### [Texte à examiner]

Pour les associations syndicales, bien que cette mesure temporaire soit favorable à leurs membres, cette modification unilatérale des conditions de travail sans aucune discussion ou négociation avec le syndicat entrave les activités syndicales et porte atteinte au droit d’association. En fait, les employeurs n’ont jamais informé au préalable les syndicats de leurs intentions avant de publier ces directives qui prétendaient répondre à la nécessité et à l’urgence de trouver du personnel dans un contexte de pénurie de main-d’œuvre.

Or, les associations syndicales ont mis en preuve qu’ils ont tendu une perche au MSSS dès le mois de mai 2022 en invitant les représentants patronaux à convenir de mesures incitatives pour accroître la disponibilité de main-d’œuvre lors de la prochaine période estivale.

Dans cette décision, le Tribunal affirme que rien dans la loi ne permet au MSSS de contrevenir au Code du travail et au droit fondamental protégé par les chartes qu’est la liberté d’association qui inclut l’obligation de négocier de bonne foi avec les associations syndicales.

Il mentionne aussi que la COVID-19 ne peut servir d’explication aux directives ministérielles alors qu’elles ont été prolongées à deux reprises lorsqu’il n’y avait pas de vague de COVID-19. L’urgence alléguée ne constitue donc qu’un prétexte pour imposer unilatéralement des mesures incitatives sans l’aval des syndicats, affirme le juge.

### [Échantillon de données]
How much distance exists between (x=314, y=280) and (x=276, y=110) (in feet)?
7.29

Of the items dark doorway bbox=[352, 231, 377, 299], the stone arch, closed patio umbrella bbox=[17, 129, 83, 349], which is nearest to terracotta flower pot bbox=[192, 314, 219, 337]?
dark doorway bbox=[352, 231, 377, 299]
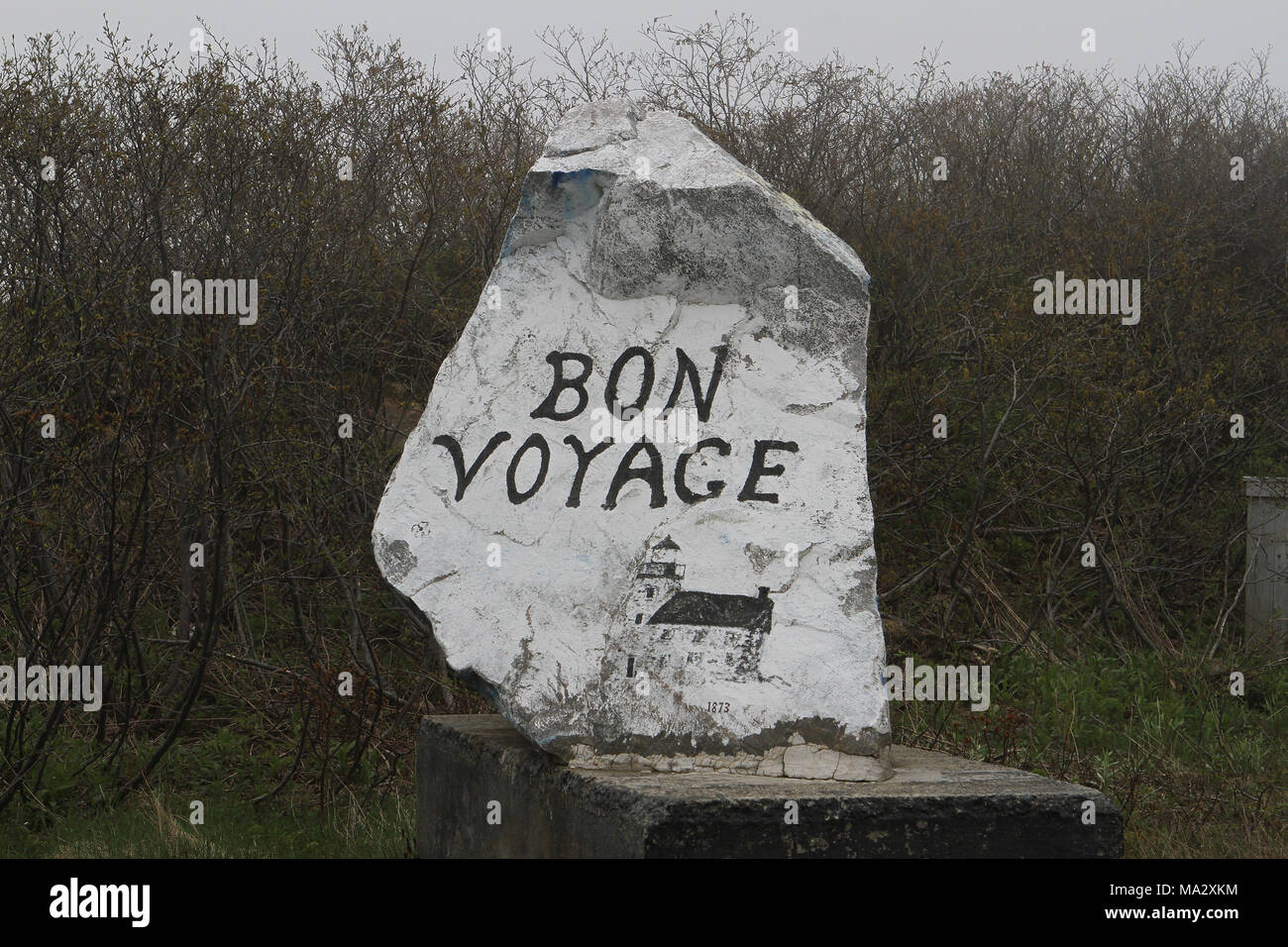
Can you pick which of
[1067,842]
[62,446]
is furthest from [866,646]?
[62,446]

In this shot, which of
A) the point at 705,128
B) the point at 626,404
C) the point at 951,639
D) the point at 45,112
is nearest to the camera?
the point at 626,404

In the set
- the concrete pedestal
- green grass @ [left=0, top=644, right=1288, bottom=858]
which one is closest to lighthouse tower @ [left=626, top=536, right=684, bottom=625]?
the concrete pedestal

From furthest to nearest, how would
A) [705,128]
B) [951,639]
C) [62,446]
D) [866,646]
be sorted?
[705,128], [951,639], [62,446], [866,646]

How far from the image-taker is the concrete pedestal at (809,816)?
2939 mm

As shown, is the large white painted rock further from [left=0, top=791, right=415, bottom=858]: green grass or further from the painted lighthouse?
[left=0, top=791, right=415, bottom=858]: green grass

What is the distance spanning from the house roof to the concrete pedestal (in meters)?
0.39

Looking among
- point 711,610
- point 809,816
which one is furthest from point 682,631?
point 809,816

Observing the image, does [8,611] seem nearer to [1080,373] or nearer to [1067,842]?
[1067,842]

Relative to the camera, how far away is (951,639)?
25.2ft

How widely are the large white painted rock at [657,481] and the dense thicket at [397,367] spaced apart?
2218 mm

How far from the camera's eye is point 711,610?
3.51 m

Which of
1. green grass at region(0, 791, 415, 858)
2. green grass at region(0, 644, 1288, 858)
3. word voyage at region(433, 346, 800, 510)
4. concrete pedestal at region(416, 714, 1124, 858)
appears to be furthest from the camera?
green grass at region(0, 644, 1288, 858)

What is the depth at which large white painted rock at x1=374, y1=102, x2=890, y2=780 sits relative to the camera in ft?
11.2

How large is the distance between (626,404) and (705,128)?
234 inches
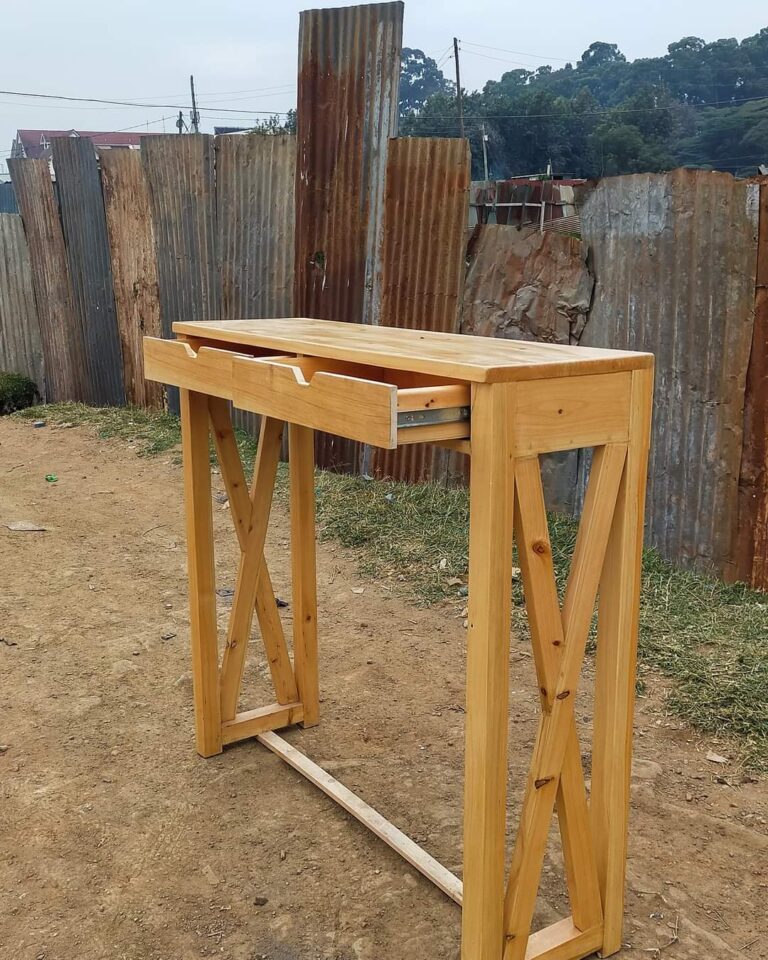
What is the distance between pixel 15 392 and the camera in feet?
32.4

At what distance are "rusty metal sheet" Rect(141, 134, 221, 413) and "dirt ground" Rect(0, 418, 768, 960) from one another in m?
3.52

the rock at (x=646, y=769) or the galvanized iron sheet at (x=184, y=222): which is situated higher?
the galvanized iron sheet at (x=184, y=222)

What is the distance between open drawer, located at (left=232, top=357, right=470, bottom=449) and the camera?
1836 millimetres

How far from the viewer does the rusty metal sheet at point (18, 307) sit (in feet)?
32.2

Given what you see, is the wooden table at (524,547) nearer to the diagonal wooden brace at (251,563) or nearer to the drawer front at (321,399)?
the drawer front at (321,399)

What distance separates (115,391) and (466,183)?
189 inches

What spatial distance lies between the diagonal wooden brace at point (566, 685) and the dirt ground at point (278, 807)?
16.9 inches

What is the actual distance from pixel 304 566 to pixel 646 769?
4.40ft

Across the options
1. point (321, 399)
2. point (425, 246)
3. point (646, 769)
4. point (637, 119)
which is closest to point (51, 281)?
point (425, 246)

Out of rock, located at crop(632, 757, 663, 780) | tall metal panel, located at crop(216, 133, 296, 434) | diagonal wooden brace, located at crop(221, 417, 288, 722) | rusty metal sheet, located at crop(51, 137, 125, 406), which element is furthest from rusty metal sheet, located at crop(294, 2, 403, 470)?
rock, located at crop(632, 757, 663, 780)

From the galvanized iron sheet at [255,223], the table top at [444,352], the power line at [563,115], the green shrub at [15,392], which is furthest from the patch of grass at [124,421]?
the power line at [563,115]

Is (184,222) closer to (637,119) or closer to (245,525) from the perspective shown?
(245,525)

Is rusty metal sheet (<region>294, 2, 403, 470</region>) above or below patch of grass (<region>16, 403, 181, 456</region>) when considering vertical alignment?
above

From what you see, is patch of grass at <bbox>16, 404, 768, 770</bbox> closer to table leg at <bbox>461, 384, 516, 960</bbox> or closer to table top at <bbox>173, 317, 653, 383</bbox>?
table leg at <bbox>461, 384, 516, 960</bbox>
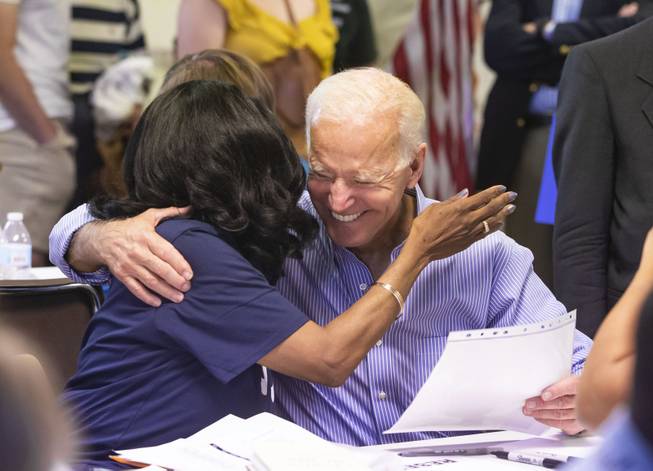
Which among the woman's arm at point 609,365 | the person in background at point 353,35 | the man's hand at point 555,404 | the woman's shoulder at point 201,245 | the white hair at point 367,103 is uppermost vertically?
the woman's arm at point 609,365

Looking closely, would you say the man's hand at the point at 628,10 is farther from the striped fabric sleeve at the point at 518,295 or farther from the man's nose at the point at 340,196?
the man's nose at the point at 340,196

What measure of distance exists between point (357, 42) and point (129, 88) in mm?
974

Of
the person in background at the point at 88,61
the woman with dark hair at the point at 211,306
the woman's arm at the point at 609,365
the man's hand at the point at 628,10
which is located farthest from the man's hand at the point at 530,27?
the woman's arm at the point at 609,365

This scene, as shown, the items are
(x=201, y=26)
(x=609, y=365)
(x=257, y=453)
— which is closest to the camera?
(x=609, y=365)

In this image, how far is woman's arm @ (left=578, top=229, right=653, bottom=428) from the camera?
117 centimetres

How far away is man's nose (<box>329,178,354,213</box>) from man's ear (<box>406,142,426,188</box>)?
0.17 metres

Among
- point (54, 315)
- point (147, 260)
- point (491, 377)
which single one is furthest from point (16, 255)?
point (491, 377)

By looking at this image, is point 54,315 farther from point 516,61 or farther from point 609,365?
point 516,61

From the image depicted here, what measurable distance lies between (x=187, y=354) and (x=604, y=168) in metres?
1.29

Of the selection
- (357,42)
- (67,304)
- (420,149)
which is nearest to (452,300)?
(420,149)

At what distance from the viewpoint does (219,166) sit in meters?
2.02

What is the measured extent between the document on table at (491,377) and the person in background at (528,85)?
2.20 meters

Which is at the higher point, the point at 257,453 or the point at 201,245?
the point at 201,245

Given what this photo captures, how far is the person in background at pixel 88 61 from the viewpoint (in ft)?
14.6
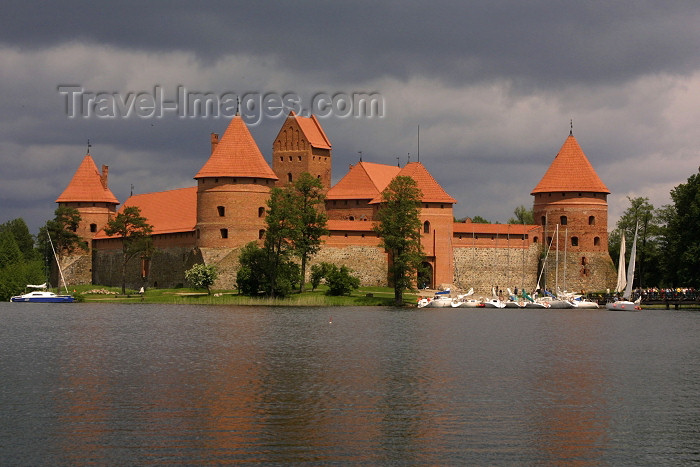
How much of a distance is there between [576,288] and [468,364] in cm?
3927

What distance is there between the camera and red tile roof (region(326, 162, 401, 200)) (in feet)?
224

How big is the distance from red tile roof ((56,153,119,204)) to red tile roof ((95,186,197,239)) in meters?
2.55

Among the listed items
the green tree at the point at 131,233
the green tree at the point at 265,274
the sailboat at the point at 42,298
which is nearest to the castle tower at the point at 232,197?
the green tree at the point at 131,233

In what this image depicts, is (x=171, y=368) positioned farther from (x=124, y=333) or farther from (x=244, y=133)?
(x=244, y=133)

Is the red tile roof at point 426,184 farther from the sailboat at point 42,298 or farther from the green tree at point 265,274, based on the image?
the sailboat at point 42,298

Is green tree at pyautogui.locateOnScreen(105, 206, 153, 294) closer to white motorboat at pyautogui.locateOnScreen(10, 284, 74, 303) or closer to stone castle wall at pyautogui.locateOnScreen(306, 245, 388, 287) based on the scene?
white motorboat at pyautogui.locateOnScreen(10, 284, 74, 303)

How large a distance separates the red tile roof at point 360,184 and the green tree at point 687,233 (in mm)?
20071

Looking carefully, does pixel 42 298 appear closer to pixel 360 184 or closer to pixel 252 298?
pixel 252 298

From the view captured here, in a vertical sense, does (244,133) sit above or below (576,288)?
above

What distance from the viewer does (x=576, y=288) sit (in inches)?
2472

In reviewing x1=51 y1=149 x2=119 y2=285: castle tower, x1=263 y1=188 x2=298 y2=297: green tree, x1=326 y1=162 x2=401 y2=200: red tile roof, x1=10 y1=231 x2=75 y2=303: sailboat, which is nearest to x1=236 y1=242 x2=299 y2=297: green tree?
x1=263 y1=188 x2=298 y2=297: green tree

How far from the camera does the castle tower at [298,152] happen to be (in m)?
73.1

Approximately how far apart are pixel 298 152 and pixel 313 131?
2.48 meters

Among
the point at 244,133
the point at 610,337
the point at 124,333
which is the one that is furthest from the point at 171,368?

### [D'après le texte]
- A) Selon l'extrait sur les directives du MSSS, à partir de quand les associations syndicales ont-elles invité les représentants patronaux à convenir de mesures incitatives ?
- B) Reproduisez sans modification le passage de l'extrait sur les directives du MSSS qui va de « Or, les associations » jusqu'à « les associations syndicales. ».
Les enregistrements n'interviennent en rien dans ce travail.

### [Réponses par tâche]
- A) Dès le mois de mai 2022.

- B)
Or, les associations syndicales ont mis en preuve qu’ils ont tendu une perche au MSSS dès le mois de mai 2022 en invitant les représentants patronaux à convenir de mesures incitatives pour accroître la disponibilité de main-d’œuvre lors de la prochaine période estivale.

Dans cette décision, le Tribunal affirme que rien dans la loi ne permet au MSSS de contrevenir au Code du travail et au droit fondamental protégé par les chartes qu’est la liberté d’association qui inclut l’obligation de négocier de bonne foi avec les associations syndicales.